Etiquette is key wherever you go and the water is no exception. Let’s face it, if you’re not a seasoned pro it can be intimidating to get yourself situated on a fishing trip. Whether you’re on the bank or on the boat, sometimes you need a bit of a reminder about the do’s and don’ts of fishing etiquette. Here are a few key tips for having a good time when you’re out on the water.
Space is Key
Unless you’re in a remote location, you’re probably going to be fishing with, or in the vicinity of other people. Giving other fishermen space is key. If you’re navigating your boat, keep to a spot on the water that’s away from other boats. Don’t move into another boat’s fishing spot. Also, if you’re on the boat with other fishermen, give your buddies space. If possible, have one of you fish the front of your boat and one of you fish the back. This helps to avoid accidentally crossing lines and to improve your chances of catching a fish. Plus no one wants to get a stray hook in the face from a gnarly cast. We also suggest rotating your position with your buddies to keep the water options “fresh.” If you must be in the same area as another person or boat, politely ask if it’s okay to be there or pass through the water.
Keep It Clean
No one wants to fish a dirty spot. That’s why it’s important to clean up after yourself. Be sure to clean up any litter. Keep track of stray lines and plastic baits. Try to prevent damage to the water or surroundings by using environmentally friendly tackle and avoiding making any lasting changes to the area. Not only does this keep the fishing spot clean and ready for whoever fishes there next, it minimizes any detrimental effects on the wildlife.
Sharing Is Caring
There’s a reason that you call the people that you regularly fish with your fishing buddies. No one likes to be on the water with a stingy angler. If you’re heading out on a lengthy trip that requires you to bring food and drinks, pack enough for all of you. The last thing you need is your buddy angrily staring at you while you shovel down a sandwich or happily munch on a protein bar as they sit in hungry misery. If you’re fishing with live bait and your buddy runs out, share a minnow or two so that you can both keep fishing for the length of the trip.
Don’t Be “That Guy”
Chances are you know what lures work for you and what don’t. Or if you don’t, you’ll learn enough to get a handle on it. But, when you’re on the water, don’t be the guy (or girl) that uses the same lure that someone else is using. Choose a different size, color, or entirely different bait. Also, if you see someone lose their catch, don’t immediately cast your bait into that area. Give the other fisherman a chance to get that second bite.
Respect Your Fish
Treat your quarry with respect. Try to reel your fish in as quickly but gently as possible and handle it with care as you’re unhooking it to avoid damage or injury. If you’re at your daily catch limit, don’t waste time and resources by overfishing. If you’re not releasing your fish once it’s in the boat or in the creel, follow your state’s restrictions for preparing the fish to be taken home. If you are going to release your fish, handle it in such a way so that it’s able to easily swim away after you measure it or take a picture. Check out our blog entry specifically dedicated to catch-and-release fishing for tips on how to handle fish.

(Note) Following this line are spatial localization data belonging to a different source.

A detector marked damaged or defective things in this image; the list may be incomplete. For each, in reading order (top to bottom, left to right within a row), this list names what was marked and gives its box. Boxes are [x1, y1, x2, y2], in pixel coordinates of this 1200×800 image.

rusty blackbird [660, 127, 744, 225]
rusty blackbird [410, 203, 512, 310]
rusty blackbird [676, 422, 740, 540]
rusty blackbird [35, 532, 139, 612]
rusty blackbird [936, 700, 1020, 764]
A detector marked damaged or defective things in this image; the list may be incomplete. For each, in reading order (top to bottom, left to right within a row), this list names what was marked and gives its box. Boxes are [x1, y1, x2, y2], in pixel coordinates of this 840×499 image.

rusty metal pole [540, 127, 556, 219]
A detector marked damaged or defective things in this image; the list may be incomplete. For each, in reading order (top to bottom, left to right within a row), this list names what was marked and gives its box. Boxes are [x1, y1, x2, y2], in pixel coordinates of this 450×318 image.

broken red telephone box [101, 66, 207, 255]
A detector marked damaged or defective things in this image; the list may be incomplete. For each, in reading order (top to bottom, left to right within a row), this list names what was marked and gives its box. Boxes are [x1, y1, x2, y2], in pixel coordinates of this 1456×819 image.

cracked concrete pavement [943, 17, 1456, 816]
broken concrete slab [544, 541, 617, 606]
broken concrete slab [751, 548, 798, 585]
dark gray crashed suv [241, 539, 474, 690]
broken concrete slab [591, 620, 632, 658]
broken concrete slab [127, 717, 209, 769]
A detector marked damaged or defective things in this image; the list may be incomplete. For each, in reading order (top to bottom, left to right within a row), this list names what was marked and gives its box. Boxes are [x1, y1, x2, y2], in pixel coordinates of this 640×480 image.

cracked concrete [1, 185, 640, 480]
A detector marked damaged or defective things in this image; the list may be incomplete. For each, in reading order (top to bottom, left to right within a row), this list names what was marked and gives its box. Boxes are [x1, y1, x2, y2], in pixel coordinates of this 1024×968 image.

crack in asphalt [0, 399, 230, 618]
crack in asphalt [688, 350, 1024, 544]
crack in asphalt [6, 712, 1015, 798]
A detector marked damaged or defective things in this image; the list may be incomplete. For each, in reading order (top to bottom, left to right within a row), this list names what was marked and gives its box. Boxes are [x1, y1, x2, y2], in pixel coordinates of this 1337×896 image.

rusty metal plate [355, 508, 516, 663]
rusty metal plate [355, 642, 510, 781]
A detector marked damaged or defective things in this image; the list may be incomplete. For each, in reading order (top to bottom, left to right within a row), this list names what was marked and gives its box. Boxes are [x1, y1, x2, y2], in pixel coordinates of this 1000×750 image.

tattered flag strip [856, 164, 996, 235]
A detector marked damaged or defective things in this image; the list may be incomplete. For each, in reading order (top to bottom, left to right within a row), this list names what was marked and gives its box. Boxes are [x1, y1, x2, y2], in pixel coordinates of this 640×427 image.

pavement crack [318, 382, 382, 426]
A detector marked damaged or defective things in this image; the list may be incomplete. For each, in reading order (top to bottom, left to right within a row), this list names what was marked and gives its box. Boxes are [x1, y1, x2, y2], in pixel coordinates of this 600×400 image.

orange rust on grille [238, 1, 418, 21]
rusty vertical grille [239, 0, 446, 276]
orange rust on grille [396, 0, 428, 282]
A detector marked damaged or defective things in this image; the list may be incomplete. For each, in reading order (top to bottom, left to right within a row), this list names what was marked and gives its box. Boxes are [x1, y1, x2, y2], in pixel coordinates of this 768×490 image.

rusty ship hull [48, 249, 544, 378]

This is perhaps the most important tip to good fishing etiquette. Before you head out on the water, make sure that you have your required fishing licenses. Know as much as you can about your fishing season. Know how long it lasts and any restrictions on catch limits or locations. Be able to identify the fish that you plan on catching. You don’t want to end up confusing your catch with another similar-looking species.
Following these tips on fishing etiquette should help you to have an enjoyable fishing experience.